La semaine, passée, inauguration d'un nouveau temple antoiniste. Les Bruxellois savent-ils même au juste ce que c'est que d'antoinisme ? Il y eut naguère, dans la région sérésienne, un brave homme nommé Antoine, dont le déisme très pur, la morale très simple et très élevée faisaient une manière de saint laïc – ou plutôt, à demi-laïc, car le bon Antoine, que ses fidèles appelaient le Père, fonda une religion où l'on enseigne les principes essentiels du christianisme ; le Père Antoine y apparaît comme un prophète spécialement inspiré.
Ce qui a fait le succès de l'antoinisme, c'est qu'il s'est présenté comme une religion thaumaturgique, dont tous les miracles sont, du reste, exclusivement, des guérisons. Après la prière, le Père Antoine priait Dieu de soulager les patients rassemblés ; il leur imposait les mains et les améliorations étaient nombreuses. Depuis la mort du Père, sa veuve, Mère Antoine, associée depuis longtemps à son apostolat, a repris entièrement le pontificat et la direction du nouveau culte.

[OBJECTIF DE L'EXERCICE] Recopiez fidèlement le passage du texte sur l'antoinisme qui va de "La semaine, passée, inauguration" jusqu'à "prophète spécialement inspiré.".

[MATÉRIEL FOURNI]
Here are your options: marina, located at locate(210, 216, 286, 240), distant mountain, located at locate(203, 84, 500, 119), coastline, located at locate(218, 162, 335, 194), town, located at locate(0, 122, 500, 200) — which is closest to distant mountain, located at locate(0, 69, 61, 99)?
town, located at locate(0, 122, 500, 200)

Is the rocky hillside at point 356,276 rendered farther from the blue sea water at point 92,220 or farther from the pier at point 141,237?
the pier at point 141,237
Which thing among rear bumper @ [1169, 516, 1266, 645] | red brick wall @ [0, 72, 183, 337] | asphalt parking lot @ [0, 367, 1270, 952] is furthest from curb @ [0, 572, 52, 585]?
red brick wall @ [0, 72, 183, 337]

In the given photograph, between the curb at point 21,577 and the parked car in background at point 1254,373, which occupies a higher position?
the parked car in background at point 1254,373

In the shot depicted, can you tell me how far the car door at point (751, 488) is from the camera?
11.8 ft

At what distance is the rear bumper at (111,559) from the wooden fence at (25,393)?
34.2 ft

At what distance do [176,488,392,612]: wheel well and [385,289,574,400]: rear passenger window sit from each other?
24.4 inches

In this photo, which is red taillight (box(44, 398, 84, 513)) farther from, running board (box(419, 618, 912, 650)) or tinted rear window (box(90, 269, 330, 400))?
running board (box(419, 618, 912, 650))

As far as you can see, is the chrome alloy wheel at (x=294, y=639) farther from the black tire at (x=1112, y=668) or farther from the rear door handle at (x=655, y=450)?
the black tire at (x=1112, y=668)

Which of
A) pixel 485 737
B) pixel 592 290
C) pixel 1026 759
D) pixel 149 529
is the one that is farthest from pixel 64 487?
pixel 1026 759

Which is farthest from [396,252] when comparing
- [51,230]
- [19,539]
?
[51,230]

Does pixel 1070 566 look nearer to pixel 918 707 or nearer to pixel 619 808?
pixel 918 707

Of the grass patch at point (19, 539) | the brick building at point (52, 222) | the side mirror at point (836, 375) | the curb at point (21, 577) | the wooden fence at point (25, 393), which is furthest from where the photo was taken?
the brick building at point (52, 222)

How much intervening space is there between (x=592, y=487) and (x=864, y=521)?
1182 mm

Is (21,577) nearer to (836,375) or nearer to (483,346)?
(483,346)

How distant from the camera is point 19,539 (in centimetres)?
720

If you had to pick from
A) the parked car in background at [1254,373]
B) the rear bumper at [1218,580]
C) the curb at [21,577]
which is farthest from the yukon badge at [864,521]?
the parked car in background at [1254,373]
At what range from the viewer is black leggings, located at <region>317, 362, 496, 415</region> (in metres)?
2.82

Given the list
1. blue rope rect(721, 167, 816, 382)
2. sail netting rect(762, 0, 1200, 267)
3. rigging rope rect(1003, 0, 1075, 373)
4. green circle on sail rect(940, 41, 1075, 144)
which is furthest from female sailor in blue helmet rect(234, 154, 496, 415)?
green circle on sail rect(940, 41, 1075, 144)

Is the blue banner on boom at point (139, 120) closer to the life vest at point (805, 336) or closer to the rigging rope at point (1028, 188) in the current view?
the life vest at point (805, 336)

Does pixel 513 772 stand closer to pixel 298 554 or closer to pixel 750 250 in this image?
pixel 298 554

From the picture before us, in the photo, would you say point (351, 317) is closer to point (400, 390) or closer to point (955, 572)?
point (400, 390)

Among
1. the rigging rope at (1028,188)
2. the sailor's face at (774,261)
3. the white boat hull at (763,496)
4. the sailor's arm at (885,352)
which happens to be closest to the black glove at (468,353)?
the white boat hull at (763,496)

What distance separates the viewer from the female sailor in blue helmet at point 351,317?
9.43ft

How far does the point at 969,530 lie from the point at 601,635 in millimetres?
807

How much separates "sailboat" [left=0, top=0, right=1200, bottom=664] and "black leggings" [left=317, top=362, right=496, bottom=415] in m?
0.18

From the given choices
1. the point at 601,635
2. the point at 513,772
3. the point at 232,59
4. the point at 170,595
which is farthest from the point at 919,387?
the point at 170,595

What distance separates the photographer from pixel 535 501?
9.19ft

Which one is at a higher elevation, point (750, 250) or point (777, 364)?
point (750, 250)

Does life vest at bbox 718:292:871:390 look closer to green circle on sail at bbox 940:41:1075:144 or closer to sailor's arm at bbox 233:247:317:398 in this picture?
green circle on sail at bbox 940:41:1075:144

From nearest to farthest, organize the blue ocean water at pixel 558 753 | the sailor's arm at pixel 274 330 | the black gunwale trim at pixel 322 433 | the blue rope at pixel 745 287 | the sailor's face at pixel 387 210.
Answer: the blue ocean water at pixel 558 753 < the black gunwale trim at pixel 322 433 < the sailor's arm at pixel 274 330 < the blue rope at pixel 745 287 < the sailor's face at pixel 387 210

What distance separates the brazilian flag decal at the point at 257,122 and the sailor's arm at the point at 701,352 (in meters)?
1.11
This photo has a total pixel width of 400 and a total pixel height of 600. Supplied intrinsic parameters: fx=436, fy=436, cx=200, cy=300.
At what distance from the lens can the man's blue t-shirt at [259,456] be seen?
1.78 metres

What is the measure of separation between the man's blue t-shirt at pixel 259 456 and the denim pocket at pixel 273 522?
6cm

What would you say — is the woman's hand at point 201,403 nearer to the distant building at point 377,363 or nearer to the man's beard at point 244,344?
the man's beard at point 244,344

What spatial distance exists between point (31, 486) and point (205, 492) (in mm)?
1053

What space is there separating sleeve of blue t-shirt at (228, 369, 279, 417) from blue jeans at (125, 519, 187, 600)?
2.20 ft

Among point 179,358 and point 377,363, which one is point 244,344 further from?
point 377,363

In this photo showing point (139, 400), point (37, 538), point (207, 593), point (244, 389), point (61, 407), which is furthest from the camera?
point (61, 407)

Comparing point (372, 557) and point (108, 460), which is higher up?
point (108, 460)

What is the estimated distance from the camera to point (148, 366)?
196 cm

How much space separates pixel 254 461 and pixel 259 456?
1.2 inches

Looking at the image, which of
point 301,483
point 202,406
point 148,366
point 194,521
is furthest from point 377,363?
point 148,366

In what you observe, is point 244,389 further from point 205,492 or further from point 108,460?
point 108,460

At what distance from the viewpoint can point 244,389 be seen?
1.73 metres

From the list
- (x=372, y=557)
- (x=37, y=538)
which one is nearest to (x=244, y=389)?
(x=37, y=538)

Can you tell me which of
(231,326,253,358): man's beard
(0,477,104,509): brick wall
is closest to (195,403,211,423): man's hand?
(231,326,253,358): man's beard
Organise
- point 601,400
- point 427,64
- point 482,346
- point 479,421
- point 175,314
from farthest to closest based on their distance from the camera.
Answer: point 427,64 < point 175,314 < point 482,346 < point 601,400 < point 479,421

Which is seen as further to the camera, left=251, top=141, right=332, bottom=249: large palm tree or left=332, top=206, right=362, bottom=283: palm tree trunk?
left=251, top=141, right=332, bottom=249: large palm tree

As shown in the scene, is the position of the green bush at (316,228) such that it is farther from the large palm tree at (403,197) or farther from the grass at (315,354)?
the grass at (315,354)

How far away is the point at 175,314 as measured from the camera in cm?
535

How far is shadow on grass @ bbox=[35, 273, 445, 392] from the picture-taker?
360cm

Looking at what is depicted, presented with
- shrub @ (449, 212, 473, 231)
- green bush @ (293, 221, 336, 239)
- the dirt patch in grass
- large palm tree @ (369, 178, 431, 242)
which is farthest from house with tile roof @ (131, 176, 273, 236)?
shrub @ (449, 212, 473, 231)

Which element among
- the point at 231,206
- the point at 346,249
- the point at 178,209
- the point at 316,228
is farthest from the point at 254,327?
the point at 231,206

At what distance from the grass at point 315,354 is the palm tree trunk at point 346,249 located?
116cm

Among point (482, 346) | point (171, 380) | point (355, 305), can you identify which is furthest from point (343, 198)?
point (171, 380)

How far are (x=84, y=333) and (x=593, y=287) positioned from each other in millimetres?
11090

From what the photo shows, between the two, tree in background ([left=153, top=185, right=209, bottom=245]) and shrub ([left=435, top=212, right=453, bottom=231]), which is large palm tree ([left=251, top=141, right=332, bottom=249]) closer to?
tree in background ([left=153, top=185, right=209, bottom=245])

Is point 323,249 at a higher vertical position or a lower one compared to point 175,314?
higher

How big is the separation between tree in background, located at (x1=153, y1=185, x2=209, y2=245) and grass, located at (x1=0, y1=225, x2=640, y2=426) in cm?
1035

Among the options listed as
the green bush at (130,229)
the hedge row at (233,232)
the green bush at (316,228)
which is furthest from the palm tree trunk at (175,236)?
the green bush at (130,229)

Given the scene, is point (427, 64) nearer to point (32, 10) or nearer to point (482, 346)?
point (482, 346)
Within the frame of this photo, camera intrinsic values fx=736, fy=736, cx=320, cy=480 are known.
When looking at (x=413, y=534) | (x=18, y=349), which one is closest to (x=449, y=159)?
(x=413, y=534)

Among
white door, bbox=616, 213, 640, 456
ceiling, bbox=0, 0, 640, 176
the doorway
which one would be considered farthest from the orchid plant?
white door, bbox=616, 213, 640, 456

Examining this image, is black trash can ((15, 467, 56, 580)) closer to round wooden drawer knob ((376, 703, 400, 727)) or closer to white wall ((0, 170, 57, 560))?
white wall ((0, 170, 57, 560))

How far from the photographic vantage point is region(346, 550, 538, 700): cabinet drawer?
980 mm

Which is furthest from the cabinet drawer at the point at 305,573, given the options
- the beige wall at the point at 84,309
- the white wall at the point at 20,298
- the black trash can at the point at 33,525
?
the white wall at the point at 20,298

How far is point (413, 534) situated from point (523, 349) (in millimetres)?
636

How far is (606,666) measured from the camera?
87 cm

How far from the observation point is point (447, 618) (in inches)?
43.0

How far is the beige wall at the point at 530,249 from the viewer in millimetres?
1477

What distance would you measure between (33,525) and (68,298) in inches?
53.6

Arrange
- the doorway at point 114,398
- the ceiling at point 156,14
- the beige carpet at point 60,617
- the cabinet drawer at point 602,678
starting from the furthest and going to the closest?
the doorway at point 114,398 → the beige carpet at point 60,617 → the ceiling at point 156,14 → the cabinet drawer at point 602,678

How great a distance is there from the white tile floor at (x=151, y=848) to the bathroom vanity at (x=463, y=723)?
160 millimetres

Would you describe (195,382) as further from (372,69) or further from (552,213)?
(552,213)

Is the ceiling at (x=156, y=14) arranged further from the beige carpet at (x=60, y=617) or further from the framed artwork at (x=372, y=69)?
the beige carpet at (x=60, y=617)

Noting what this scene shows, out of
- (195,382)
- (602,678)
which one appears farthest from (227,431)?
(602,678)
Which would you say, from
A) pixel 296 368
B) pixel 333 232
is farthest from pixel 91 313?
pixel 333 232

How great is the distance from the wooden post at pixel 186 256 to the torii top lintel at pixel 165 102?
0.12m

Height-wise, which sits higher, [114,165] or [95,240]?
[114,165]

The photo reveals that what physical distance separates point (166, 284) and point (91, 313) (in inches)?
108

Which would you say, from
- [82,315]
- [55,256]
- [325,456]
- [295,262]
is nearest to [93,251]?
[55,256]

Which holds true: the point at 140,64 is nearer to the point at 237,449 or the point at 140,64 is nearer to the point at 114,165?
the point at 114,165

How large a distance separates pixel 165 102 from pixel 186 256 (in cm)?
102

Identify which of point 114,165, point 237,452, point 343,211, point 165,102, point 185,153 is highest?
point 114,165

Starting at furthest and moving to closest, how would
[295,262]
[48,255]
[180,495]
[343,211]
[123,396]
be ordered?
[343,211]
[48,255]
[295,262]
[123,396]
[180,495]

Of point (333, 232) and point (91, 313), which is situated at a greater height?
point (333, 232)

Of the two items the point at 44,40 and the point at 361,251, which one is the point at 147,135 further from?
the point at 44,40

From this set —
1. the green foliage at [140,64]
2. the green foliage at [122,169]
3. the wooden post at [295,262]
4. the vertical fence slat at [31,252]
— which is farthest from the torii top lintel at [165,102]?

[RÉPONSE ATTENDUE]
La semaine, passée, inauguration d'un nouveau temple antoiniste. Les Bruxellois savent-ils même au juste ce que c'est que d'antoinisme ? Il y eut naguère, dans la région sérésienne, un brave homme nommé Antoine, dont le déisme très pur, la morale très simple et très élevée faisaient une manière de saint laïc – ou plutôt, à demi-laïc, car le bon Antoine, que ses fidèles appelaient le Père, fonda une religion où l'on enseigne les principes essentiels du christianisme ; le Père Antoine y apparaît comme un prophète spécialement inspiré.